Second paragraph of subclause (d) aims to clarify that charterers are only responsible for reimbursing the owners for insurance costs incurred net of any applicable discounts or benefits. It was also decided to add “for that voyage” under the same paragraph since, even if the “no claims bonus” only being obtainable at the end of a calendar year, in accordance with the industry practice, in most cases, the owners are able to quantify and document the “no claims bonus” for a particular voyage.  

Last paragraph of subclause (d) has been added to enhance transparency between the parties regarding Insurance Costs. It was also decided to add “exposed to War Risks” after “an Area” to make it clear that it is an area exposed to War Risks and not just any area. 

It is important to note that despite charterers paying the additional insurance they are not protected against a claim from the owners (or their insurer) if there is a breach of the charter party. The parties are free to alter this position by way of altering the clause or for the charterers to be listed as co-assured.  

Subclause (e) - This subclause now clearly stipulates that reimbursement shall be made for bonus and/or additional wages actually paid to the crew. The time of reimbursement was changed to 15 days to match the timing for reimbursing Insurance Costs under subclause (d). 

It was decided to add the wording to “signed receipt by the crew members or written confirmation from the crew managers of such payment”, as it was considered the best and practical solution since it does not require crew members to share sensitive information such as their bank account details but only signed receipts or a written confirmation from the crew managers. Furthermore, if bonus is paid in cash, it is only possible to have receipt of such payment. Additionally, crew manager’s confirmation could also be used as evidence of receipt by the crew.  

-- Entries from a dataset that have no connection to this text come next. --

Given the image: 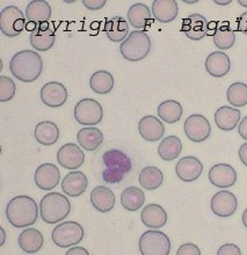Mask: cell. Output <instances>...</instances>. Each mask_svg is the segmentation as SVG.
Segmentation results:
<instances>
[{
    "label": "cell",
    "mask_w": 247,
    "mask_h": 255,
    "mask_svg": "<svg viewBox=\"0 0 247 255\" xmlns=\"http://www.w3.org/2000/svg\"><path fill=\"white\" fill-rule=\"evenodd\" d=\"M38 209L40 208H37L35 200L26 195H20L8 202L6 207V217L14 228H28L36 223Z\"/></svg>",
    "instance_id": "1"
},
{
    "label": "cell",
    "mask_w": 247,
    "mask_h": 255,
    "mask_svg": "<svg viewBox=\"0 0 247 255\" xmlns=\"http://www.w3.org/2000/svg\"><path fill=\"white\" fill-rule=\"evenodd\" d=\"M9 70L17 80L33 83L43 71V61L36 51L21 50L10 59Z\"/></svg>",
    "instance_id": "2"
},
{
    "label": "cell",
    "mask_w": 247,
    "mask_h": 255,
    "mask_svg": "<svg viewBox=\"0 0 247 255\" xmlns=\"http://www.w3.org/2000/svg\"><path fill=\"white\" fill-rule=\"evenodd\" d=\"M102 161L106 166V169L102 172V179L105 182L114 183L121 182L125 175L131 171V160L126 153L113 148V150L106 151L102 155Z\"/></svg>",
    "instance_id": "3"
},
{
    "label": "cell",
    "mask_w": 247,
    "mask_h": 255,
    "mask_svg": "<svg viewBox=\"0 0 247 255\" xmlns=\"http://www.w3.org/2000/svg\"><path fill=\"white\" fill-rule=\"evenodd\" d=\"M71 211L69 198L61 193H49L40 202V215L47 224H56L68 217Z\"/></svg>",
    "instance_id": "4"
},
{
    "label": "cell",
    "mask_w": 247,
    "mask_h": 255,
    "mask_svg": "<svg viewBox=\"0 0 247 255\" xmlns=\"http://www.w3.org/2000/svg\"><path fill=\"white\" fill-rule=\"evenodd\" d=\"M151 50V38L145 31L132 30L120 45V52L125 61L139 62L147 57Z\"/></svg>",
    "instance_id": "5"
},
{
    "label": "cell",
    "mask_w": 247,
    "mask_h": 255,
    "mask_svg": "<svg viewBox=\"0 0 247 255\" xmlns=\"http://www.w3.org/2000/svg\"><path fill=\"white\" fill-rule=\"evenodd\" d=\"M84 228L77 222H64L52 230L51 239L61 249L75 247L84 239Z\"/></svg>",
    "instance_id": "6"
},
{
    "label": "cell",
    "mask_w": 247,
    "mask_h": 255,
    "mask_svg": "<svg viewBox=\"0 0 247 255\" xmlns=\"http://www.w3.org/2000/svg\"><path fill=\"white\" fill-rule=\"evenodd\" d=\"M139 252L142 255H168L171 240L164 232L150 230L139 238Z\"/></svg>",
    "instance_id": "7"
},
{
    "label": "cell",
    "mask_w": 247,
    "mask_h": 255,
    "mask_svg": "<svg viewBox=\"0 0 247 255\" xmlns=\"http://www.w3.org/2000/svg\"><path fill=\"white\" fill-rule=\"evenodd\" d=\"M26 26V17L19 7L7 6L0 13V30L5 36H19Z\"/></svg>",
    "instance_id": "8"
},
{
    "label": "cell",
    "mask_w": 247,
    "mask_h": 255,
    "mask_svg": "<svg viewBox=\"0 0 247 255\" xmlns=\"http://www.w3.org/2000/svg\"><path fill=\"white\" fill-rule=\"evenodd\" d=\"M75 119L82 126H97L104 119V109L97 100L85 98L75 107Z\"/></svg>",
    "instance_id": "9"
},
{
    "label": "cell",
    "mask_w": 247,
    "mask_h": 255,
    "mask_svg": "<svg viewBox=\"0 0 247 255\" xmlns=\"http://www.w3.org/2000/svg\"><path fill=\"white\" fill-rule=\"evenodd\" d=\"M183 130L187 138L194 143H202L211 134V126L207 118L200 114H193L186 119Z\"/></svg>",
    "instance_id": "10"
},
{
    "label": "cell",
    "mask_w": 247,
    "mask_h": 255,
    "mask_svg": "<svg viewBox=\"0 0 247 255\" xmlns=\"http://www.w3.org/2000/svg\"><path fill=\"white\" fill-rule=\"evenodd\" d=\"M210 208L218 217L228 218L237 211L238 200L231 191L220 190L211 198Z\"/></svg>",
    "instance_id": "11"
},
{
    "label": "cell",
    "mask_w": 247,
    "mask_h": 255,
    "mask_svg": "<svg viewBox=\"0 0 247 255\" xmlns=\"http://www.w3.org/2000/svg\"><path fill=\"white\" fill-rule=\"evenodd\" d=\"M181 31L192 41H201L209 33V22L201 14H190L182 20Z\"/></svg>",
    "instance_id": "12"
},
{
    "label": "cell",
    "mask_w": 247,
    "mask_h": 255,
    "mask_svg": "<svg viewBox=\"0 0 247 255\" xmlns=\"http://www.w3.org/2000/svg\"><path fill=\"white\" fill-rule=\"evenodd\" d=\"M30 44L36 51H48L54 47L56 31L54 24L45 22L37 24L36 29L30 33Z\"/></svg>",
    "instance_id": "13"
},
{
    "label": "cell",
    "mask_w": 247,
    "mask_h": 255,
    "mask_svg": "<svg viewBox=\"0 0 247 255\" xmlns=\"http://www.w3.org/2000/svg\"><path fill=\"white\" fill-rule=\"evenodd\" d=\"M58 164L70 171L82 167L85 161V153L77 144H65L57 152Z\"/></svg>",
    "instance_id": "14"
},
{
    "label": "cell",
    "mask_w": 247,
    "mask_h": 255,
    "mask_svg": "<svg viewBox=\"0 0 247 255\" xmlns=\"http://www.w3.org/2000/svg\"><path fill=\"white\" fill-rule=\"evenodd\" d=\"M41 100L47 107L59 108L68 100V91L63 84L50 81L42 87Z\"/></svg>",
    "instance_id": "15"
},
{
    "label": "cell",
    "mask_w": 247,
    "mask_h": 255,
    "mask_svg": "<svg viewBox=\"0 0 247 255\" xmlns=\"http://www.w3.org/2000/svg\"><path fill=\"white\" fill-rule=\"evenodd\" d=\"M203 172V164L196 157L188 155L176 162V176L183 182H193L197 180Z\"/></svg>",
    "instance_id": "16"
},
{
    "label": "cell",
    "mask_w": 247,
    "mask_h": 255,
    "mask_svg": "<svg viewBox=\"0 0 247 255\" xmlns=\"http://www.w3.org/2000/svg\"><path fill=\"white\" fill-rule=\"evenodd\" d=\"M61 181V172L58 167L50 162L38 166L35 172V183L42 190L55 189Z\"/></svg>",
    "instance_id": "17"
},
{
    "label": "cell",
    "mask_w": 247,
    "mask_h": 255,
    "mask_svg": "<svg viewBox=\"0 0 247 255\" xmlns=\"http://www.w3.org/2000/svg\"><path fill=\"white\" fill-rule=\"evenodd\" d=\"M209 181L217 188H229L237 181V172L229 164H216L209 169Z\"/></svg>",
    "instance_id": "18"
},
{
    "label": "cell",
    "mask_w": 247,
    "mask_h": 255,
    "mask_svg": "<svg viewBox=\"0 0 247 255\" xmlns=\"http://www.w3.org/2000/svg\"><path fill=\"white\" fill-rule=\"evenodd\" d=\"M138 131L143 139L154 143L164 137L165 127L157 116L147 115L139 120Z\"/></svg>",
    "instance_id": "19"
},
{
    "label": "cell",
    "mask_w": 247,
    "mask_h": 255,
    "mask_svg": "<svg viewBox=\"0 0 247 255\" xmlns=\"http://www.w3.org/2000/svg\"><path fill=\"white\" fill-rule=\"evenodd\" d=\"M128 21L133 28L144 31L153 23L152 12L145 3L136 2L128 10Z\"/></svg>",
    "instance_id": "20"
},
{
    "label": "cell",
    "mask_w": 247,
    "mask_h": 255,
    "mask_svg": "<svg viewBox=\"0 0 247 255\" xmlns=\"http://www.w3.org/2000/svg\"><path fill=\"white\" fill-rule=\"evenodd\" d=\"M207 72L215 78H222L230 72L231 61L223 51H215L206 59Z\"/></svg>",
    "instance_id": "21"
},
{
    "label": "cell",
    "mask_w": 247,
    "mask_h": 255,
    "mask_svg": "<svg viewBox=\"0 0 247 255\" xmlns=\"http://www.w3.org/2000/svg\"><path fill=\"white\" fill-rule=\"evenodd\" d=\"M115 195L105 186H98L91 191V203L95 210L102 214L112 211L115 207Z\"/></svg>",
    "instance_id": "22"
},
{
    "label": "cell",
    "mask_w": 247,
    "mask_h": 255,
    "mask_svg": "<svg viewBox=\"0 0 247 255\" xmlns=\"http://www.w3.org/2000/svg\"><path fill=\"white\" fill-rule=\"evenodd\" d=\"M87 176L83 172H70L62 181V190L71 197H78L87 189Z\"/></svg>",
    "instance_id": "23"
},
{
    "label": "cell",
    "mask_w": 247,
    "mask_h": 255,
    "mask_svg": "<svg viewBox=\"0 0 247 255\" xmlns=\"http://www.w3.org/2000/svg\"><path fill=\"white\" fill-rule=\"evenodd\" d=\"M242 113L238 108L223 106L215 113V123L223 131H231L241 123Z\"/></svg>",
    "instance_id": "24"
},
{
    "label": "cell",
    "mask_w": 247,
    "mask_h": 255,
    "mask_svg": "<svg viewBox=\"0 0 247 255\" xmlns=\"http://www.w3.org/2000/svg\"><path fill=\"white\" fill-rule=\"evenodd\" d=\"M140 219L146 228L157 230L163 228L167 223V214L159 204H147L142 210Z\"/></svg>",
    "instance_id": "25"
},
{
    "label": "cell",
    "mask_w": 247,
    "mask_h": 255,
    "mask_svg": "<svg viewBox=\"0 0 247 255\" xmlns=\"http://www.w3.org/2000/svg\"><path fill=\"white\" fill-rule=\"evenodd\" d=\"M104 30L109 41L122 43L129 36V23L124 17L118 15L106 21Z\"/></svg>",
    "instance_id": "26"
},
{
    "label": "cell",
    "mask_w": 247,
    "mask_h": 255,
    "mask_svg": "<svg viewBox=\"0 0 247 255\" xmlns=\"http://www.w3.org/2000/svg\"><path fill=\"white\" fill-rule=\"evenodd\" d=\"M20 249L28 254L37 253L42 249L44 243L43 235L37 229L28 228L23 230L19 236Z\"/></svg>",
    "instance_id": "27"
},
{
    "label": "cell",
    "mask_w": 247,
    "mask_h": 255,
    "mask_svg": "<svg viewBox=\"0 0 247 255\" xmlns=\"http://www.w3.org/2000/svg\"><path fill=\"white\" fill-rule=\"evenodd\" d=\"M179 6L175 0H154L152 3V15L161 23L171 22L178 16Z\"/></svg>",
    "instance_id": "28"
},
{
    "label": "cell",
    "mask_w": 247,
    "mask_h": 255,
    "mask_svg": "<svg viewBox=\"0 0 247 255\" xmlns=\"http://www.w3.org/2000/svg\"><path fill=\"white\" fill-rule=\"evenodd\" d=\"M28 22L42 24L48 22L51 17V7L44 0H33L26 7Z\"/></svg>",
    "instance_id": "29"
},
{
    "label": "cell",
    "mask_w": 247,
    "mask_h": 255,
    "mask_svg": "<svg viewBox=\"0 0 247 255\" xmlns=\"http://www.w3.org/2000/svg\"><path fill=\"white\" fill-rule=\"evenodd\" d=\"M77 140L85 151L93 152L101 146L102 141H104V134L98 128L87 127L79 130L77 134Z\"/></svg>",
    "instance_id": "30"
},
{
    "label": "cell",
    "mask_w": 247,
    "mask_h": 255,
    "mask_svg": "<svg viewBox=\"0 0 247 255\" xmlns=\"http://www.w3.org/2000/svg\"><path fill=\"white\" fill-rule=\"evenodd\" d=\"M34 134L38 143L44 145V146H50V145L57 143L59 138V129L56 126V123L51 121H43L35 127Z\"/></svg>",
    "instance_id": "31"
},
{
    "label": "cell",
    "mask_w": 247,
    "mask_h": 255,
    "mask_svg": "<svg viewBox=\"0 0 247 255\" xmlns=\"http://www.w3.org/2000/svg\"><path fill=\"white\" fill-rule=\"evenodd\" d=\"M164 174L156 166H147L138 175L139 185L146 190H156L163 185Z\"/></svg>",
    "instance_id": "32"
},
{
    "label": "cell",
    "mask_w": 247,
    "mask_h": 255,
    "mask_svg": "<svg viewBox=\"0 0 247 255\" xmlns=\"http://www.w3.org/2000/svg\"><path fill=\"white\" fill-rule=\"evenodd\" d=\"M90 86L98 94H108L114 88V77L106 70H99L91 76Z\"/></svg>",
    "instance_id": "33"
},
{
    "label": "cell",
    "mask_w": 247,
    "mask_h": 255,
    "mask_svg": "<svg viewBox=\"0 0 247 255\" xmlns=\"http://www.w3.org/2000/svg\"><path fill=\"white\" fill-rule=\"evenodd\" d=\"M145 202V195L144 191L138 187H128L121 194V204L122 207L128 211H137L143 207Z\"/></svg>",
    "instance_id": "34"
},
{
    "label": "cell",
    "mask_w": 247,
    "mask_h": 255,
    "mask_svg": "<svg viewBox=\"0 0 247 255\" xmlns=\"http://www.w3.org/2000/svg\"><path fill=\"white\" fill-rule=\"evenodd\" d=\"M157 113L160 120H163L168 125H173V123L180 121L183 114V108L178 101L166 100L158 106Z\"/></svg>",
    "instance_id": "35"
},
{
    "label": "cell",
    "mask_w": 247,
    "mask_h": 255,
    "mask_svg": "<svg viewBox=\"0 0 247 255\" xmlns=\"http://www.w3.org/2000/svg\"><path fill=\"white\" fill-rule=\"evenodd\" d=\"M182 151V143L179 137L168 136L161 140L158 146V154L165 161H173Z\"/></svg>",
    "instance_id": "36"
},
{
    "label": "cell",
    "mask_w": 247,
    "mask_h": 255,
    "mask_svg": "<svg viewBox=\"0 0 247 255\" xmlns=\"http://www.w3.org/2000/svg\"><path fill=\"white\" fill-rule=\"evenodd\" d=\"M213 38L215 45L221 50H228L236 43V34L229 22H223L221 26L216 27Z\"/></svg>",
    "instance_id": "37"
},
{
    "label": "cell",
    "mask_w": 247,
    "mask_h": 255,
    "mask_svg": "<svg viewBox=\"0 0 247 255\" xmlns=\"http://www.w3.org/2000/svg\"><path fill=\"white\" fill-rule=\"evenodd\" d=\"M227 99L232 107H245L247 105V85L234 83L227 92Z\"/></svg>",
    "instance_id": "38"
},
{
    "label": "cell",
    "mask_w": 247,
    "mask_h": 255,
    "mask_svg": "<svg viewBox=\"0 0 247 255\" xmlns=\"http://www.w3.org/2000/svg\"><path fill=\"white\" fill-rule=\"evenodd\" d=\"M16 86L12 79L6 76H0V101L7 102L15 95Z\"/></svg>",
    "instance_id": "39"
},
{
    "label": "cell",
    "mask_w": 247,
    "mask_h": 255,
    "mask_svg": "<svg viewBox=\"0 0 247 255\" xmlns=\"http://www.w3.org/2000/svg\"><path fill=\"white\" fill-rule=\"evenodd\" d=\"M175 255H201V250L195 244L187 243L179 247Z\"/></svg>",
    "instance_id": "40"
},
{
    "label": "cell",
    "mask_w": 247,
    "mask_h": 255,
    "mask_svg": "<svg viewBox=\"0 0 247 255\" xmlns=\"http://www.w3.org/2000/svg\"><path fill=\"white\" fill-rule=\"evenodd\" d=\"M217 255H242V251L235 244H224L218 249Z\"/></svg>",
    "instance_id": "41"
},
{
    "label": "cell",
    "mask_w": 247,
    "mask_h": 255,
    "mask_svg": "<svg viewBox=\"0 0 247 255\" xmlns=\"http://www.w3.org/2000/svg\"><path fill=\"white\" fill-rule=\"evenodd\" d=\"M106 0H83V5L91 10L102 8L106 5Z\"/></svg>",
    "instance_id": "42"
},
{
    "label": "cell",
    "mask_w": 247,
    "mask_h": 255,
    "mask_svg": "<svg viewBox=\"0 0 247 255\" xmlns=\"http://www.w3.org/2000/svg\"><path fill=\"white\" fill-rule=\"evenodd\" d=\"M237 29L241 33L247 35V12L242 13L237 17Z\"/></svg>",
    "instance_id": "43"
},
{
    "label": "cell",
    "mask_w": 247,
    "mask_h": 255,
    "mask_svg": "<svg viewBox=\"0 0 247 255\" xmlns=\"http://www.w3.org/2000/svg\"><path fill=\"white\" fill-rule=\"evenodd\" d=\"M65 255H90V253H88L86 249H84L82 246H75L72 249H70L65 253Z\"/></svg>",
    "instance_id": "44"
},
{
    "label": "cell",
    "mask_w": 247,
    "mask_h": 255,
    "mask_svg": "<svg viewBox=\"0 0 247 255\" xmlns=\"http://www.w3.org/2000/svg\"><path fill=\"white\" fill-rule=\"evenodd\" d=\"M238 132L241 134L242 138L247 139V116L242 120L238 126Z\"/></svg>",
    "instance_id": "45"
},
{
    "label": "cell",
    "mask_w": 247,
    "mask_h": 255,
    "mask_svg": "<svg viewBox=\"0 0 247 255\" xmlns=\"http://www.w3.org/2000/svg\"><path fill=\"white\" fill-rule=\"evenodd\" d=\"M238 155H239V159H241V161L243 162V164L247 166V143L242 145L241 148H239V151H238Z\"/></svg>",
    "instance_id": "46"
},
{
    "label": "cell",
    "mask_w": 247,
    "mask_h": 255,
    "mask_svg": "<svg viewBox=\"0 0 247 255\" xmlns=\"http://www.w3.org/2000/svg\"><path fill=\"white\" fill-rule=\"evenodd\" d=\"M36 27H37V24H35L33 22H28L27 26H26V29L31 33V31H34L35 29H36Z\"/></svg>",
    "instance_id": "47"
},
{
    "label": "cell",
    "mask_w": 247,
    "mask_h": 255,
    "mask_svg": "<svg viewBox=\"0 0 247 255\" xmlns=\"http://www.w3.org/2000/svg\"><path fill=\"white\" fill-rule=\"evenodd\" d=\"M215 3H217V5H221V6H224V5H229V3H231V0H224V1H221V0H215Z\"/></svg>",
    "instance_id": "48"
},
{
    "label": "cell",
    "mask_w": 247,
    "mask_h": 255,
    "mask_svg": "<svg viewBox=\"0 0 247 255\" xmlns=\"http://www.w3.org/2000/svg\"><path fill=\"white\" fill-rule=\"evenodd\" d=\"M242 219H243V224H244V226L247 229V209H245V211H244V214H243Z\"/></svg>",
    "instance_id": "49"
},
{
    "label": "cell",
    "mask_w": 247,
    "mask_h": 255,
    "mask_svg": "<svg viewBox=\"0 0 247 255\" xmlns=\"http://www.w3.org/2000/svg\"><path fill=\"white\" fill-rule=\"evenodd\" d=\"M238 3L243 7H247V0H238Z\"/></svg>",
    "instance_id": "50"
},
{
    "label": "cell",
    "mask_w": 247,
    "mask_h": 255,
    "mask_svg": "<svg viewBox=\"0 0 247 255\" xmlns=\"http://www.w3.org/2000/svg\"><path fill=\"white\" fill-rule=\"evenodd\" d=\"M1 230V233H2V240H1V246L3 245V243H5V231H3V229H0Z\"/></svg>",
    "instance_id": "51"
},
{
    "label": "cell",
    "mask_w": 247,
    "mask_h": 255,
    "mask_svg": "<svg viewBox=\"0 0 247 255\" xmlns=\"http://www.w3.org/2000/svg\"><path fill=\"white\" fill-rule=\"evenodd\" d=\"M183 2H186V3H195V2H197V0H193V1H186V0H183Z\"/></svg>",
    "instance_id": "52"
}]
</instances>
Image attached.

Subclause (f) – Subclause (f)(i) wording was amended and “whatsoever, including but not limited to those concerning” included in the first sentence to replace “or in any other way whatsoever” for enhanced clarity. Additionally, the term “body” was deemed inappropriate in this context and has been replaced with “organisation”.   

Subclause (f)(ii) has been amended and “the Owners’” has been removed from this subclause to refer to “insurers” instead of “the Owners’ insurers” as it is typically the vessel’s insurers who have control over and access to the documents.

Subclause (f)(iii) has amended to remove the capitalised “supranational” as it is not a defined term within the clause.

Subclause (f)(iv) wording “being held liable” has been amended to read “liability” to modernise the language and the wording “as a contraband carrier” was amended to “for carrying contraband cargo” for clarity and it now mirrors subclause (c).

Subclause (f)(vi) has been added to clarify that the vessel can sail in convoy.  

And the last sentence of this subclause intends to clarify that the vessel will remain on hire in all the events specified under this subclause, without prejudice to any off-hire provisions in the charter party where the clause is incorporated.  

Subclause (g) has amended to extend the period for nomination period to 72 hours, providing the charterer with additional time to issue alternative orders.  

Subclause (h) – The wording “Sub-clauses (b) to (h)” has been amended to “this Clause” to include the definitions under the scope of application. 

Subclause (i) – It was decided to restructure the subclause by shifting “Anything done or not done” to the beginning of the sentence and to add the “and any contracts of carriage” at the end of the sentence to cater for bills of lading and other similar documents.